+++ Text segment +++
On its 8th birthday, lifetime gains at Cathie Wood’s ARKK have fallen behind the S&P 500

Marco Bello

Eight years after her high-profile innovation ETF launched on Halloween, 2014, Cathie Wood is likely looking back over a horrific past 12 months, with her ARK Innovation ETF (NYSEARCA:ARKK) down almost 70% during the past year. But extending the gaze back over the full history of the endeavor, has ARKK offered a trick or a treat to investors?

Over ARKK’s eight-year lifespan the exchange traded fund has provided the investment community with a 90.4% return. However, that return sits just shy of the returns accumulated by the S&P 500 (SP500) and its mirroring ETFs (NYSEARCA:SPY), (NYSEARCA:VOO), and (NYSEARCA:IVV). Over ARKK’s lifetime, the S&P has delivered a 92.8% return.

Much of this underperformance has come in the past two years. ARKK reached its peak in February of 2021 and, at its height, the fund showed +682% returns since its launch almost seven years before.
+++
## Check your understanding:
1 – List every percentage figure that appears in the article about ARKK's eight-year performance.
2 – Continue the article about ARKK's eight-year performance from its last sentence.
+++ Data extract +++
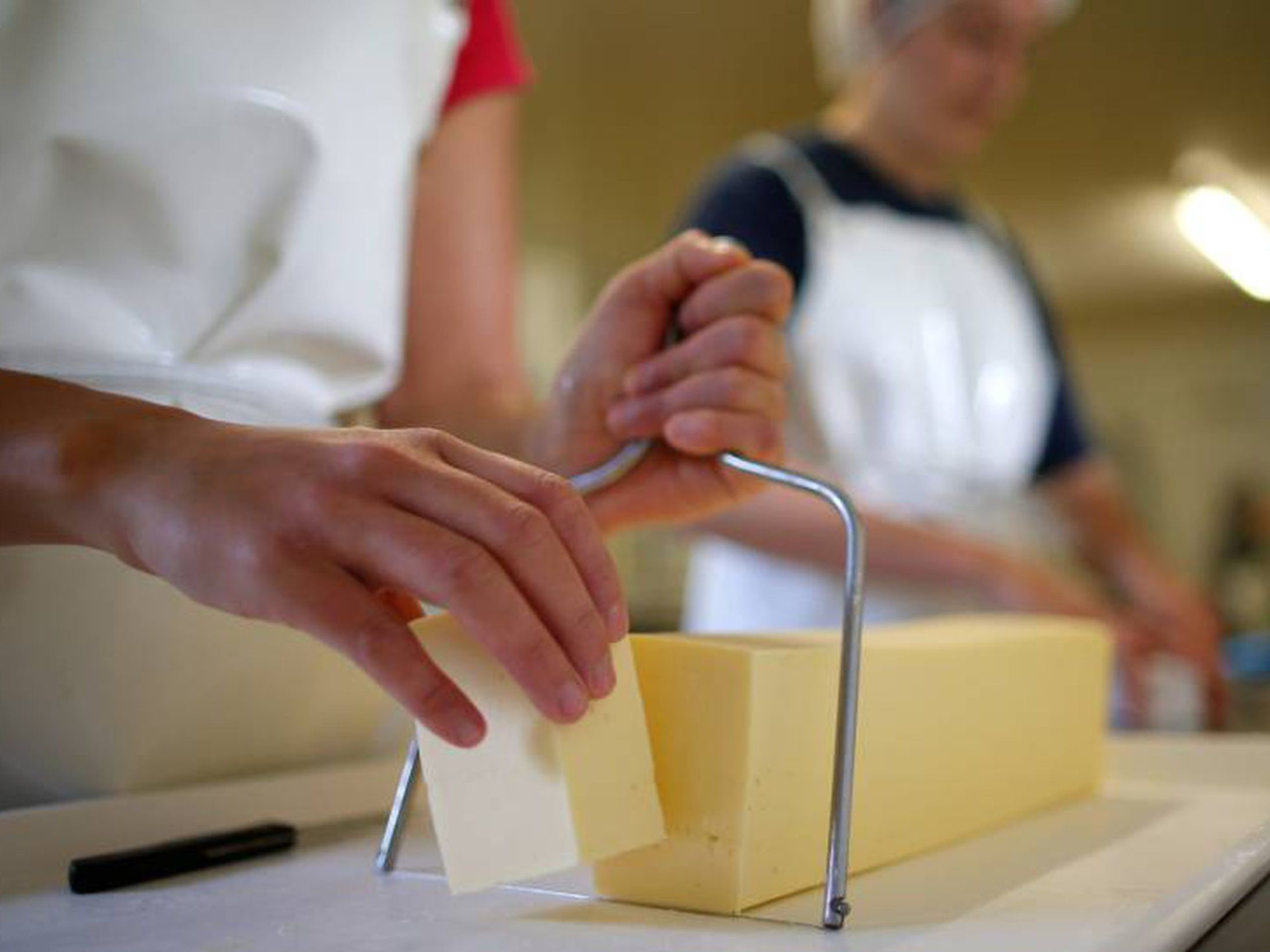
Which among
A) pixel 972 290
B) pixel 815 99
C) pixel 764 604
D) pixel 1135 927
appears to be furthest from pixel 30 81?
pixel 815 99

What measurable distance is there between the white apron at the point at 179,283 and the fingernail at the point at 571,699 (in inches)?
10.4

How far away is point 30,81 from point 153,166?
0.06 metres

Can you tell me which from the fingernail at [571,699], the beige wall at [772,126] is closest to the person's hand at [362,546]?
the fingernail at [571,699]

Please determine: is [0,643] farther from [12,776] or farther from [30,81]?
[30,81]

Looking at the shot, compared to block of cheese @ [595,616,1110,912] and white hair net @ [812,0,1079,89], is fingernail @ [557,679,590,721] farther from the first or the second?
white hair net @ [812,0,1079,89]

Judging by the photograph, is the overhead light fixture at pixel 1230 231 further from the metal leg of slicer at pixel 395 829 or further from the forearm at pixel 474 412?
the metal leg of slicer at pixel 395 829

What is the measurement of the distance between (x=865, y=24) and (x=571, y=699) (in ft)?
4.41

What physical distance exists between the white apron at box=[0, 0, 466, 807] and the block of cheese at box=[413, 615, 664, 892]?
0.67ft

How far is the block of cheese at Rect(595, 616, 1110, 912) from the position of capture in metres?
0.50

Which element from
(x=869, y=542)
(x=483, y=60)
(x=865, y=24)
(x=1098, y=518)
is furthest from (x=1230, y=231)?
(x=483, y=60)

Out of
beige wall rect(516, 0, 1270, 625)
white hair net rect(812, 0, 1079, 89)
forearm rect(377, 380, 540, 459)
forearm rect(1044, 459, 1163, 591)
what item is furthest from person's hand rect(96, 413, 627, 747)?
beige wall rect(516, 0, 1270, 625)

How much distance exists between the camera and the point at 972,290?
1.63m

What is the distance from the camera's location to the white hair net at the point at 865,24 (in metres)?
1.53

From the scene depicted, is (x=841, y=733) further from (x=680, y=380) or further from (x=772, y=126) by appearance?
(x=772, y=126)
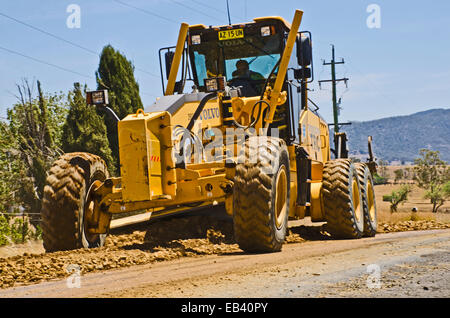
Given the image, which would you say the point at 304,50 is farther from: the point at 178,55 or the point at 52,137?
the point at 52,137

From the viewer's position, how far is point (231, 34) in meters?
12.4

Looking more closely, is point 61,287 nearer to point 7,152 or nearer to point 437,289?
point 437,289

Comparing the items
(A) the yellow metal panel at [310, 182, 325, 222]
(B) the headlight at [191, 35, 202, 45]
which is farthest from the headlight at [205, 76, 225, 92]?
(A) the yellow metal panel at [310, 182, 325, 222]

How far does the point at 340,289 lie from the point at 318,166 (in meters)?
7.17

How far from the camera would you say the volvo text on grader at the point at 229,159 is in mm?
8750

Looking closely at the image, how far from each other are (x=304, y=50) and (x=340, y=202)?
2.79 m

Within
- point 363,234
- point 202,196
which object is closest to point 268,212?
point 202,196

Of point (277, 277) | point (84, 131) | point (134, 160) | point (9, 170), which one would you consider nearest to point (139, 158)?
point (134, 160)

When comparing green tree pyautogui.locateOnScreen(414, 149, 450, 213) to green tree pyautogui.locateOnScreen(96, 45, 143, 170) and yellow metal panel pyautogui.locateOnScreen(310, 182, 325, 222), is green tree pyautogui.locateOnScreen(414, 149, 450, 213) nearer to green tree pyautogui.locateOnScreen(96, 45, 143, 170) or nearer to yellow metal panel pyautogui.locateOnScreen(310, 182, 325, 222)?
green tree pyautogui.locateOnScreen(96, 45, 143, 170)

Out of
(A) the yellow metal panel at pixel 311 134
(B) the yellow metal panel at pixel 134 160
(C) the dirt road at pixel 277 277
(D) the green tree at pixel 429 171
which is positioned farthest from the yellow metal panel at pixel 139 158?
(D) the green tree at pixel 429 171

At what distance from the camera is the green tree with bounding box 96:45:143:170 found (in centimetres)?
2920

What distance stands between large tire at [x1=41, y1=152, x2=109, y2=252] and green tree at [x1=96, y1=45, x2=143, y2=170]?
19.3 m

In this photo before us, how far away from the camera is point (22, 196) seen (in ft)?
88.8
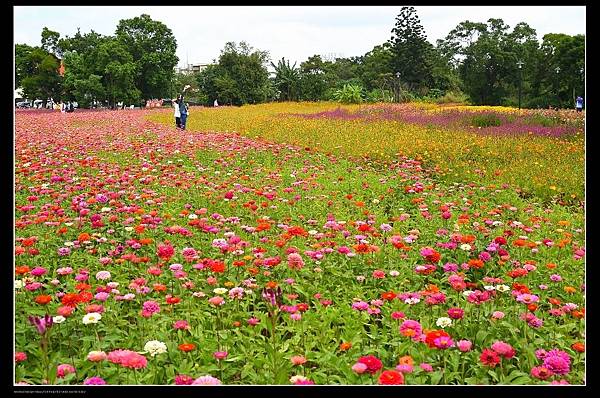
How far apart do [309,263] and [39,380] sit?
1304 mm

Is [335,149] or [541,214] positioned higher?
[335,149]

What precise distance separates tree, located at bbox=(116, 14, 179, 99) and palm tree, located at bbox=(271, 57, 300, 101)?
A: 1012cm

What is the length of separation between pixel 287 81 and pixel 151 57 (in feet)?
44.1

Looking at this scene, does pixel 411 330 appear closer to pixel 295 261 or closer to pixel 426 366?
pixel 426 366

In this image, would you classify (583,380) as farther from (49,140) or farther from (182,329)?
(49,140)

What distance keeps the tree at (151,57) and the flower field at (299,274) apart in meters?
0.73

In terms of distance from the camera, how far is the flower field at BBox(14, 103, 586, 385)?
5.40ft

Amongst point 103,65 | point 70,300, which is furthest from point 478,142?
point 70,300

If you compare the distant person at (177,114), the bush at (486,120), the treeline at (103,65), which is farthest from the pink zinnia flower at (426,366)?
the distant person at (177,114)

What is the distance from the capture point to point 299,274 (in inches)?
96.3
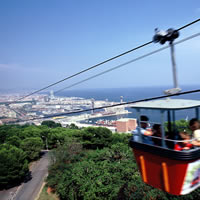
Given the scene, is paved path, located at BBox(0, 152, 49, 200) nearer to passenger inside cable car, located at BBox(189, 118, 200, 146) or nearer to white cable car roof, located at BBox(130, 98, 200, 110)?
white cable car roof, located at BBox(130, 98, 200, 110)

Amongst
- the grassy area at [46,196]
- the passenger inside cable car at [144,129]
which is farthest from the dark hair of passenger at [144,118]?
the grassy area at [46,196]

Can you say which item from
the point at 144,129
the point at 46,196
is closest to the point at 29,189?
the point at 46,196

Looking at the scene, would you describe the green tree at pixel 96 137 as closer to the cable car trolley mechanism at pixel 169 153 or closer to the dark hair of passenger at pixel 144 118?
the cable car trolley mechanism at pixel 169 153

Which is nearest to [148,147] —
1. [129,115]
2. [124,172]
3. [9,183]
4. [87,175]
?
[124,172]

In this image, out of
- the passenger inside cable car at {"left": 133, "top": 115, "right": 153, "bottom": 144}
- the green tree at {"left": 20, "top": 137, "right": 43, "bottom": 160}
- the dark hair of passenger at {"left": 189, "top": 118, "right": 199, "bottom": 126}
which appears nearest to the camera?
the dark hair of passenger at {"left": 189, "top": 118, "right": 199, "bottom": 126}

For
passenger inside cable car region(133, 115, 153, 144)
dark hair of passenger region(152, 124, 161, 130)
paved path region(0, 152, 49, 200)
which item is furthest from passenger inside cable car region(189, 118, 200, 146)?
paved path region(0, 152, 49, 200)

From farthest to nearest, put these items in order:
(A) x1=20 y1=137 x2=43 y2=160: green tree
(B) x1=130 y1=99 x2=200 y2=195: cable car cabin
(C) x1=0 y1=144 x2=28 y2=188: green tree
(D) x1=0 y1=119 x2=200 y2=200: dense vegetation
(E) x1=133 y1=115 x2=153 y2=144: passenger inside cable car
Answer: (A) x1=20 y1=137 x2=43 y2=160: green tree < (C) x1=0 y1=144 x2=28 y2=188: green tree < (D) x1=0 y1=119 x2=200 y2=200: dense vegetation < (E) x1=133 y1=115 x2=153 y2=144: passenger inside cable car < (B) x1=130 y1=99 x2=200 y2=195: cable car cabin

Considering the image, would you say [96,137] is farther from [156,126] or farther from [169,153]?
[169,153]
+++
## Results for the exercise:
1 – 70%, 90.4%, 92.8%, +682%

2 –
However, the ETF has faced significant challenges since that peak, especially during 2022. Rising interest rates and changing investor tastes have forced massive selling in the innovation-focused names that ARKK favors. As such, the ETF has cratered 75% from its peak, bringing the ETF back below its pre-COVID highs.

ARKK currently trades near the $38 per share level and recently came close to touching $33 a share. A break below that figure and Wood’s flagship fund will be at a new 5-year trading low.

Along with ARKK, see Wood’s other actively managed exchange traded funds and how they fared in 2022: (ARKW) -59.7%, (ARKF) -59.1%, (ARKG) -45.9%, (ARKQ) -40.4%, and (ARKX) -29.1%.

In other ARKK related news, Cathie Wood and her team believe that Tesla could potentially expand its overall addressable market by ten-fold.